Soundkartentreiber deinstalliert, ccleaner laufen lassen, system neu gestartet, win7 installiert automatisch soundkarten treiber und trotzdem ruckelt der sound. 
killer-karte hab ich ersma noch draussen gelassen


----------



## Speed-E (3. Dezember 2010)

Welche Treiberversion ist denn das? Die von der Bigfoot mein ich.


----------



## cann0nf0dder (3. Dezember 2010)

hmm, problem hab ich nicht gehabt .... so meine ideen mal auf die schnelle:

pc entsprechend in dmz vom router geschoben wie bei der killer beschrieben ?
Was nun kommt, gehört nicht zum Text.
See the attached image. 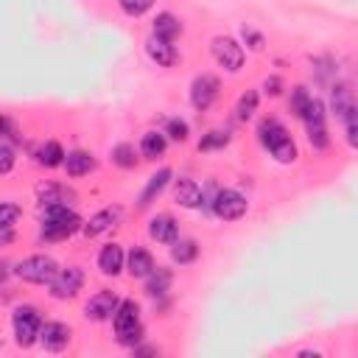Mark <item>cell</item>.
Instances as JSON below:
<instances>
[{
    "instance_id": "cell-36",
    "label": "cell",
    "mask_w": 358,
    "mask_h": 358,
    "mask_svg": "<svg viewBox=\"0 0 358 358\" xmlns=\"http://www.w3.org/2000/svg\"><path fill=\"white\" fill-rule=\"evenodd\" d=\"M168 134L173 140H185L188 137V123L185 120H168Z\"/></svg>"
},
{
    "instance_id": "cell-34",
    "label": "cell",
    "mask_w": 358,
    "mask_h": 358,
    "mask_svg": "<svg viewBox=\"0 0 358 358\" xmlns=\"http://www.w3.org/2000/svg\"><path fill=\"white\" fill-rule=\"evenodd\" d=\"M227 140H230L227 132H210V134L199 143V148H205V151H208V148H221V146H227Z\"/></svg>"
},
{
    "instance_id": "cell-7",
    "label": "cell",
    "mask_w": 358,
    "mask_h": 358,
    "mask_svg": "<svg viewBox=\"0 0 358 358\" xmlns=\"http://www.w3.org/2000/svg\"><path fill=\"white\" fill-rule=\"evenodd\" d=\"M81 283H84V272H81L79 266H68V269H62V272L56 274V280L51 283V294H54L56 299L76 297L79 288H81Z\"/></svg>"
},
{
    "instance_id": "cell-35",
    "label": "cell",
    "mask_w": 358,
    "mask_h": 358,
    "mask_svg": "<svg viewBox=\"0 0 358 358\" xmlns=\"http://www.w3.org/2000/svg\"><path fill=\"white\" fill-rule=\"evenodd\" d=\"M344 123H347V143H350L352 148H358V112L350 115Z\"/></svg>"
},
{
    "instance_id": "cell-9",
    "label": "cell",
    "mask_w": 358,
    "mask_h": 358,
    "mask_svg": "<svg viewBox=\"0 0 358 358\" xmlns=\"http://www.w3.org/2000/svg\"><path fill=\"white\" fill-rule=\"evenodd\" d=\"M118 308H120V299H118V294H115V291H98V294H93V297H90V302H87V308H84V313H87V319L104 322V319H109Z\"/></svg>"
},
{
    "instance_id": "cell-18",
    "label": "cell",
    "mask_w": 358,
    "mask_h": 358,
    "mask_svg": "<svg viewBox=\"0 0 358 358\" xmlns=\"http://www.w3.org/2000/svg\"><path fill=\"white\" fill-rule=\"evenodd\" d=\"M65 168H68L70 176H84V173H90L95 168V159L87 151H70L65 157Z\"/></svg>"
},
{
    "instance_id": "cell-26",
    "label": "cell",
    "mask_w": 358,
    "mask_h": 358,
    "mask_svg": "<svg viewBox=\"0 0 358 358\" xmlns=\"http://www.w3.org/2000/svg\"><path fill=\"white\" fill-rule=\"evenodd\" d=\"M255 109H258V93L255 90H247L244 95H241V101H238V118L241 120H249L252 115H255Z\"/></svg>"
},
{
    "instance_id": "cell-38",
    "label": "cell",
    "mask_w": 358,
    "mask_h": 358,
    "mask_svg": "<svg viewBox=\"0 0 358 358\" xmlns=\"http://www.w3.org/2000/svg\"><path fill=\"white\" fill-rule=\"evenodd\" d=\"M263 87H266V93H269V95H277V93H280V79H277V76H274V79H266V84H263Z\"/></svg>"
},
{
    "instance_id": "cell-8",
    "label": "cell",
    "mask_w": 358,
    "mask_h": 358,
    "mask_svg": "<svg viewBox=\"0 0 358 358\" xmlns=\"http://www.w3.org/2000/svg\"><path fill=\"white\" fill-rule=\"evenodd\" d=\"M219 98V79L210 76V73H202L194 79L191 84V101L196 109H208L213 101Z\"/></svg>"
},
{
    "instance_id": "cell-32",
    "label": "cell",
    "mask_w": 358,
    "mask_h": 358,
    "mask_svg": "<svg viewBox=\"0 0 358 358\" xmlns=\"http://www.w3.org/2000/svg\"><path fill=\"white\" fill-rule=\"evenodd\" d=\"M308 137H311V146L313 148H325L327 146V129H325V123L308 126Z\"/></svg>"
},
{
    "instance_id": "cell-24",
    "label": "cell",
    "mask_w": 358,
    "mask_h": 358,
    "mask_svg": "<svg viewBox=\"0 0 358 358\" xmlns=\"http://www.w3.org/2000/svg\"><path fill=\"white\" fill-rule=\"evenodd\" d=\"M112 221H115V216H112L109 210H104V213H95V216H93V219L84 224V235L95 238V235H101V233H104V230H107Z\"/></svg>"
},
{
    "instance_id": "cell-27",
    "label": "cell",
    "mask_w": 358,
    "mask_h": 358,
    "mask_svg": "<svg viewBox=\"0 0 358 358\" xmlns=\"http://www.w3.org/2000/svg\"><path fill=\"white\" fill-rule=\"evenodd\" d=\"M112 159H115L120 168H134V162H137V157H134V148H132L129 143H120V146L112 151Z\"/></svg>"
},
{
    "instance_id": "cell-1",
    "label": "cell",
    "mask_w": 358,
    "mask_h": 358,
    "mask_svg": "<svg viewBox=\"0 0 358 358\" xmlns=\"http://www.w3.org/2000/svg\"><path fill=\"white\" fill-rule=\"evenodd\" d=\"M79 227H81V219H79L73 210H68V205H65V202L45 205L42 238H48V241H62V238L73 235Z\"/></svg>"
},
{
    "instance_id": "cell-21",
    "label": "cell",
    "mask_w": 358,
    "mask_h": 358,
    "mask_svg": "<svg viewBox=\"0 0 358 358\" xmlns=\"http://www.w3.org/2000/svg\"><path fill=\"white\" fill-rule=\"evenodd\" d=\"M140 151H143V157H148V159L162 157V151H165V134H159V132H148V134H143V140H140Z\"/></svg>"
},
{
    "instance_id": "cell-23",
    "label": "cell",
    "mask_w": 358,
    "mask_h": 358,
    "mask_svg": "<svg viewBox=\"0 0 358 358\" xmlns=\"http://www.w3.org/2000/svg\"><path fill=\"white\" fill-rule=\"evenodd\" d=\"M65 151H62V146L56 143V140H51V143H45L42 148H40V162L42 165H48V168H56V165H62L65 162Z\"/></svg>"
},
{
    "instance_id": "cell-22",
    "label": "cell",
    "mask_w": 358,
    "mask_h": 358,
    "mask_svg": "<svg viewBox=\"0 0 358 358\" xmlns=\"http://www.w3.org/2000/svg\"><path fill=\"white\" fill-rule=\"evenodd\" d=\"M171 255H173L176 263H191V260H196V255H199V244H196V241H173Z\"/></svg>"
},
{
    "instance_id": "cell-2",
    "label": "cell",
    "mask_w": 358,
    "mask_h": 358,
    "mask_svg": "<svg viewBox=\"0 0 358 358\" xmlns=\"http://www.w3.org/2000/svg\"><path fill=\"white\" fill-rule=\"evenodd\" d=\"M115 333H118V341L126 344V347H134L143 336V325H140V308L137 302L126 299L120 302V308L115 311Z\"/></svg>"
},
{
    "instance_id": "cell-14",
    "label": "cell",
    "mask_w": 358,
    "mask_h": 358,
    "mask_svg": "<svg viewBox=\"0 0 358 358\" xmlns=\"http://www.w3.org/2000/svg\"><path fill=\"white\" fill-rule=\"evenodd\" d=\"M40 341L45 344V350H54V352H56V350L68 347V341H70V327L62 325V322H48V325H42Z\"/></svg>"
},
{
    "instance_id": "cell-12",
    "label": "cell",
    "mask_w": 358,
    "mask_h": 358,
    "mask_svg": "<svg viewBox=\"0 0 358 358\" xmlns=\"http://www.w3.org/2000/svg\"><path fill=\"white\" fill-rule=\"evenodd\" d=\"M146 51H148V56H151L159 68H171V65H176V59H179V54H176V48L171 45V40H162V37H151V40L146 42Z\"/></svg>"
},
{
    "instance_id": "cell-28",
    "label": "cell",
    "mask_w": 358,
    "mask_h": 358,
    "mask_svg": "<svg viewBox=\"0 0 358 358\" xmlns=\"http://www.w3.org/2000/svg\"><path fill=\"white\" fill-rule=\"evenodd\" d=\"M302 120H305L308 126H316V123H325V104H322V101H316V98H311V104H308V109H305V115H302Z\"/></svg>"
},
{
    "instance_id": "cell-13",
    "label": "cell",
    "mask_w": 358,
    "mask_h": 358,
    "mask_svg": "<svg viewBox=\"0 0 358 358\" xmlns=\"http://www.w3.org/2000/svg\"><path fill=\"white\" fill-rule=\"evenodd\" d=\"M148 235H151L154 241H159V244H173V241H176V235H179V227H176L173 216L162 213V216H154V219H151V224H148Z\"/></svg>"
},
{
    "instance_id": "cell-4",
    "label": "cell",
    "mask_w": 358,
    "mask_h": 358,
    "mask_svg": "<svg viewBox=\"0 0 358 358\" xmlns=\"http://www.w3.org/2000/svg\"><path fill=\"white\" fill-rule=\"evenodd\" d=\"M12 322H15V336H17V341H20L23 347L34 344L37 336L42 333V316H40L37 308H29V305L17 308Z\"/></svg>"
},
{
    "instance_id": "cell-20",
    "label": "cell",
    "mask_w": 358,
    "mask_h": 358,
    "mask_svg": "<svg viewBox=\"0 0 358 358\" xmlns=\"http://www.w3.org/2000/svg\"><path fill=\"white\" fill-rule=\"evenodd\" d=\"M154 272V258L146 249H132L129 255V274L132 277H148Z\"/></svg>"
},
{
    "instance_id": "cell-11",
    "label": "cell",
    "mask_w": 358,
    "mask_h": 358,
    "mask_svg": "<svg viewBox=\"0 0 358 358\" xmlns=\"http://www.w3.org/2000/svg\"><path fill=\"white\" fill-rule=\"evenodd\" d=\"M330 101H333V112H336L341 120H347L350 115L358 112V98H355V93H352L347 84H336L333 93H330Z\"/></svg>"
},
{
    "instance_id": "cell-6",
    "label": "cell",
    "mask_w": 358,
    "mask_h": 358,
    "mask_svg": "<svg viewBox=\"0 0 358 358\" xmlns=\"http://www.w3.org/2000/svg\"><path fill=\"white\" fill-rule=\"evenodd\" d=\"M213 210H216V216H219V219H224V221H235V219H241V216L247 213V199H244L238 191L224 188V191H219V194H216Z\"/></svg>"
},
{
    "instance_id": "cell-10",
    "label": "cell",
    "mask_w": 358,
    "mask_h": 358,
    "mask_svg": "<svg viewBox=\"0 0 358 358\" xmlns=\"http://www.w3.org/2000/svg\"><path fill=\"white\" fill-rule=\"evenodd\" d=\"M258 134H260V143L274 154L277 148H283L286 143H291V137H288V132H286V126L283 123H277L274 118H266L263 123H260V129H258Z\"/></svg>"
},
{
    "instance_id": "cell-15",
    "label": "cell",
    "mask_w": 358,
    "mask_h": 358,
    "mask_svg": "<svg viewBox=\"0 0 358 358\" xmlns=\"http://www.w3.org/2000/svg\"><path fill=\"white\" fill-rule=\"evenodd\" d=\"M173 199L182 208H199L202 205V188L194 182V179H176Z\"/></svg>"
},
{
    "instance_id": "cell-29",
    "label": "cell",
    "mask_w": 358,
    "mask_h": 358,
    "mask_svg": "<svg viewBox=\"0 0 358 358\" xmlns=\"http://www.w3.org/2000/svg\"><path fill=\"white\" fill-rule=\"evenodd\" d=\"M151 6H154V0H120V9H123L129 17H140V15H146Z\"/></svg>"
},
{
    "instance_id": "cell-30",
    "label": "cell",
    "mask_w": 358,
    "mask_h": 358,
    "mask_svg": "<svg viewBox=\"0 0 358 358\" xmlns=\"http://www.w3.org/2000/svg\"><path fill=\"white\" fill-rule=\"evenodd\" d=\"M17 219H20V208L17 205L6 202L3 208H0V230H12Z\"/></svg>"
},
{
    "instance_id": "cell-3",
    "label": "cell",
    "mask_w": 358,
    "mask_h": 358,
    "mask_svg": "<svg viewBox=\"0 0 358 358\" xmlns=\"http://www.w3.org/2000/svg\"><path fill=\"white\" fill-rule=\"evenodd\" d=\"M15 272H17V277L26 280V283H40V286H45V283H54L62 269H59L56 260L48 258V255H31V258L20 260Z\"/></svg>"
},
{
    "instance_id": "cell-25",
    "label": "cell",
    "mask_w": 358,
    "mask_h": 358,
    "mask_svg": "<svg viewBox=\"0 0 358 358\" xmlns=\"http://www.w3.org/2000/svg\"><path fill=\"white\" fill-rule=\"evenodd\" d=\"M168 286H171V272H168V269H154V272L148 274V294H151V297L165 294Z\"/></svg>"
},
{
    "instance_id": "cell-31",
    "label": "cell",
    "mask_w": 358,
    "mask_h": 358,
    "mask_svg": "<svg viewBox=\"0 0 358 358\" xmlns=\"http://www.w3.org/2000/svg\"><path fill=\"white\" fill-rule=\"evenodd\" d=\"M308 104H311V95H308V90L305 87H297L294 90V95H291V109H294V115H305V109H308Z\"/></svg>"
},
{
    "instance_id": "cell-5",
    "label": "cell",
    "mask_w": 358,
    "mask_h": 358,
    "mask_svg": "<svg viewBox=\"0 0 358 358\" xmlns=\"http://www.w3.org/2000/svg\"><path fill=\"white\" fill-rule=\"evenodd\" d=\"M213 56L230 73L241 70V65H244V48L235 40H230V37H216L213 40Z\"/></svg>"
},
{
    "instance_id": "cell-19",
    "label": "cell",
    "mask_w": 358,
    "mask_h": 358,
    "mask_svg": "<svg viewBox=\"0 0 358 358\" xmlns=\"http://www.w3.org/2000/svg\"><path fill=\"white\" fill-rule=\"evenodd\" d=\"M179 34H182V23H179L173 15H168V12L157 15V20H154V37H162V40H171L173 42V37H179Z\"/></svg>"
},
{
    "instance_id": "cell-33",
    "label": "cell",
    "mask_w": 358,
    "mask_h": 358,
    "mask_svg": "<svg viewBox=\"0 0 358 358\" xmlns=\"http://www.w3.org/2000/svg\"><path fill=\"white\" fill-rule=\"evenodd\" d=\"M12 165H15V148H12V143L6 140L3 146H0V173H9Z\"/></svg>"
},
{
    "instance_id": "cell-16",
    "label": "cell",
    "mask_w": 358,
    "mask_h": 358,
    "mask_svg": "<svg viewBox=\"0 0 358 358\" xmlns=\"http://www.w3.org/2000/svg\"><path fill=\"white\" fill-rule=\"evenodd\" d=\"M98 266L104 274H118L123 269V249L118 244H107L98 255Z\"/></svg>"
},
{
    "instance_id": "cell-37",
    "label": "cell",
    "mask_w": 358,
    "mask_h": 358,
    "mask_svg": "<svg viewBox=\"0 0 358 358\" xmlns=\"http://www.w3.org/2000/svg\"><path fill=\"white\" fill-rule=\"evenodd\" d=\"M244 40H249V42H252V45H249L252 51H260V48H263V37H260V34H255L252 29H244Z\"/></svg>"
},
{
    "instance_id": "cell-17",
    "label": "cell",
    "mask_w": 358,
    "mask_h": 358,
    "mask_svg": "<svg viewBox=\"0 0 358 358\" xmlns=\"http://www.w3.org/2000/svg\"><path fill=\"white\" fill-rule=\"evenodd\" d=\"M168 179H171V171H168V168H162L159 173H154V176L148 179V185H146L143 194H140V208H148V205L154 202V196H159V194L165 191Z\"/></svg>"
}]
</instances>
eventuel comodo firewall oder ähnliches ?
diese erlaubt die individuelle einstellung für mehrere nics, sprich nic1 darf nie ins inet, nur ins lan, nic2 darf nur ins inet, nich ins la, nic3 darf alles etc...




s4br3 schrieb:


> Soundkartentreiber deinstalliert, ccleaner laufen lassen, system neu gestartet, win7 installiert automatisch soundkarten treiber und trotzdem ruckelt der sound.
> killer-karte hab ich ersma noch draussen gelassen



nun hast du nur noch die creative drinne und killer raus und sound ruckelt ?!?!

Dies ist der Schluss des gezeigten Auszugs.